As IT professionals, we’ve recognised this and tried to simplify the chessboard, exchanging pawns, pieces and even queens:

  • using component architecture and reuse to speed up delivery
  • using publish-subscribe bus architectures and adapter frameworks to reduce the number of interfaces
  • using time-boxing  to ease requirements gathering
  • using fast iteration models to  make the gathering process more accurate
  • using increasing standardisation and rationalisation to simplify all this
  • using consolidation, virtualisation and service orientation to derive at least a modicum of value out of Moore’s Law during all this
  • using agile methods in general to speed up all of this

I’ve watched all this happen, watched us learn. But.

During all this time, I haven’t really seen changes in the way we account for our IT investments and expenditures. I’ve seen papers about changes, particularly those suggesting a move towards option theory; I’ve seen articles about such changes: I particularly liked the SMR proposition of Big Bets, Options and No-Regrets Moves. I’ve taken part in long arguments about the processes we use to price and value investments in IT.

But, unlike the IT environment during that period, I haven’t really seen changes in the way we measure the ROI of IT. Just 50-year old lipstick on 500 year old pigs. 

This was a problem in 1987. A bigger problem in 1997. And it’s an absolute killer in 2007.

You see, we’ve moved on. There have been various convergences, convergences of standards, of techniques, even of devices. The opensource community has had its effect, commoditising aggressively up the stack.  We’ve seen telephony become software, we’ve seen the disaggregation and reaggregation of hardware, software and services. [Much of my disagreement with Carr is about timing, not direction. ].

Today we have a new challenge. What Doc Searls calls The Because Effect.

In the past, we could claim there was a direct causal relationship between the investments made in IT and the returns, positive or negative. We had siloed systems so we somehow managed to shoe-horn what we did into 15th century mindsets. As everything became more connected, we couldn’t find the causal relationships any more, so we started wondering whether Strassmann et al were right. Yet we knew they couldn’t be, we could sense the productivity gains, the cycle time gains, the quality gains, even if they were later sacrificed. After all, there were many sacrificial altars: vendor lockin, vendor bloat, the politics of projects, the tragedies of e-mail and spreadsheet, the system of professions.

Last week I was at a conference where there was much discussion about agile methods, and the issue of agile-versus-cumbersome-accounting came up. You know something? I’ve yet to work in a place where people were happy with the finance system. Ever. This, despite finance being one of the first places to be “automated”. I don’t wonder why, I know why. Just ask Sig.
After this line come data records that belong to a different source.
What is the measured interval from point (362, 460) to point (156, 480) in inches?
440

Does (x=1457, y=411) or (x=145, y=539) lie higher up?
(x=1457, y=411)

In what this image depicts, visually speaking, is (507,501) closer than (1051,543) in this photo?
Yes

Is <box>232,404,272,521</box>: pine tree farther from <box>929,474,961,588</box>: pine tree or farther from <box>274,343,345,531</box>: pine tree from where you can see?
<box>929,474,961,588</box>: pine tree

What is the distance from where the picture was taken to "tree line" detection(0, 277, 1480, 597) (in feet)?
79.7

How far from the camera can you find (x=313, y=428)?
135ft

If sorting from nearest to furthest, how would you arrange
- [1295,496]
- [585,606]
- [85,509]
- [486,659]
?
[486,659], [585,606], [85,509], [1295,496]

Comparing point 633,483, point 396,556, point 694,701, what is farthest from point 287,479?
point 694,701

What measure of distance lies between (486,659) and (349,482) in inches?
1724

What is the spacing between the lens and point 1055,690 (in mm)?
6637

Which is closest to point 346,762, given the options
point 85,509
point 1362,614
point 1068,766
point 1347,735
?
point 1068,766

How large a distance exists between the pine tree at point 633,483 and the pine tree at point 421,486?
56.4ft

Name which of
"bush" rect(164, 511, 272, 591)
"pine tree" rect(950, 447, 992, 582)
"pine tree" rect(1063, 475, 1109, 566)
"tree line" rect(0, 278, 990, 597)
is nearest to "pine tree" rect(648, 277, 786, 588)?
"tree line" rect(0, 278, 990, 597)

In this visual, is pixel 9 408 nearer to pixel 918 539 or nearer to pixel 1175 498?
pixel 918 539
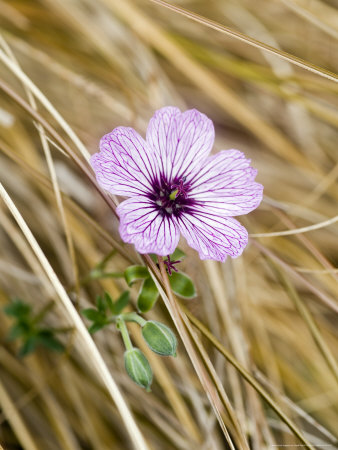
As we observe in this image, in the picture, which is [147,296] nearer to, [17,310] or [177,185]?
[177,185]

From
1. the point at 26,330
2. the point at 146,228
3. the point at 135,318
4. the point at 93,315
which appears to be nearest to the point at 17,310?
the point at 26,330

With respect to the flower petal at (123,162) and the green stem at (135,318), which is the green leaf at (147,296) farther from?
the flower petal at (123,162)

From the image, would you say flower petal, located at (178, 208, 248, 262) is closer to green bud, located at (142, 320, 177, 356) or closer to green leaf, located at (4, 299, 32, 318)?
green bud, located at (142, 320, 177, 356)

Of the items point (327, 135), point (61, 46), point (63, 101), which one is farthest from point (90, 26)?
point (327, 135)

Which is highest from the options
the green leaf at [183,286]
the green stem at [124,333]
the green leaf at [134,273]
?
the green leaf at [183,286]

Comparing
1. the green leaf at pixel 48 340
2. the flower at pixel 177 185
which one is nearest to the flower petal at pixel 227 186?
the flower at pixel 177 185

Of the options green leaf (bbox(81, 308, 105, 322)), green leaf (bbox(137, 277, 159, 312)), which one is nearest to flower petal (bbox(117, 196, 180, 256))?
green leaf (bbox(137, 277, 159, 312))
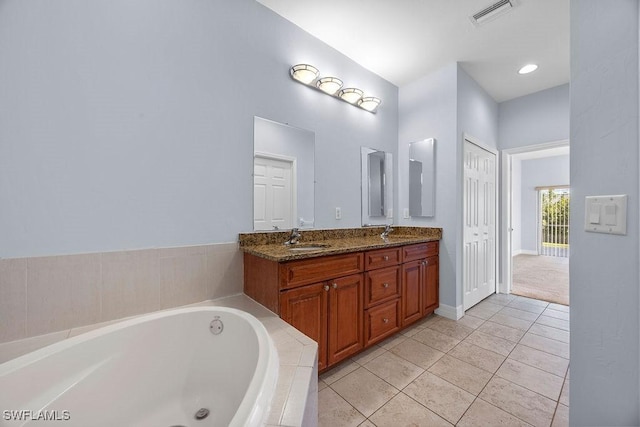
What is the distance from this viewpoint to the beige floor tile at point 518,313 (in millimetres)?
→ 2566

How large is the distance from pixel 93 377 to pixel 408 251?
216 cm

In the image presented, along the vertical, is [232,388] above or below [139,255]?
below

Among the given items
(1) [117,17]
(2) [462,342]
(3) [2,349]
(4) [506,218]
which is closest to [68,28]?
(1) [117,17]

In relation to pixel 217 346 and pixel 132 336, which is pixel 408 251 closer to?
pixel 217 346

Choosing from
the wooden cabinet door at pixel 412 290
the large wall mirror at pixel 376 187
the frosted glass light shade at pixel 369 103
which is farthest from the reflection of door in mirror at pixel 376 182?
the wooden cabinet door at pixel 412 290

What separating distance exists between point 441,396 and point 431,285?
1186 millimetres

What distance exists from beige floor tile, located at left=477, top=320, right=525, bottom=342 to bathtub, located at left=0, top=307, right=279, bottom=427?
88.7 inches

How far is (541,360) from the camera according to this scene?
5.96 ft

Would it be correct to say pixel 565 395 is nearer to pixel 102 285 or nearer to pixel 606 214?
pixel 606 214

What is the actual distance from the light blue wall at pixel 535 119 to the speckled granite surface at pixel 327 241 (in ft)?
6.42

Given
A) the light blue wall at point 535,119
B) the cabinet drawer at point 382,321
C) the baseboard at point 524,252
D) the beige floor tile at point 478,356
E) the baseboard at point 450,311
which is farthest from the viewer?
the baseboard at point 524,252

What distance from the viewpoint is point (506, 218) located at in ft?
10.9

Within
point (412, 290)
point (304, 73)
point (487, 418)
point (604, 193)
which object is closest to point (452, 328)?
point (412, 290)

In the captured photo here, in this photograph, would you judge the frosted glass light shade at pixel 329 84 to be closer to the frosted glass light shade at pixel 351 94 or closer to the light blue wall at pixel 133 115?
the frosted glass light shade at pixel 351 94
Now things will get harder still. The Because Effect is something we live with already. We make money with X because of Y.  X and Y aren’t unknowns we’re solving for. In many cases, Y is a commoditising infrastructure which enables or disables our ability to derive value out of X, the edge application.

Using traditional ROI techniques, we may drive investment away from both X as well as Y over time, as we continue the shoe-horning madness.  That’s why I read what McAfee and Brynjolfsson researched, why I read what Carr researched. Our measurement tools aren’t up to the job. And the consequences could be tragic.

Just musing. And looking forward to the comments and flames.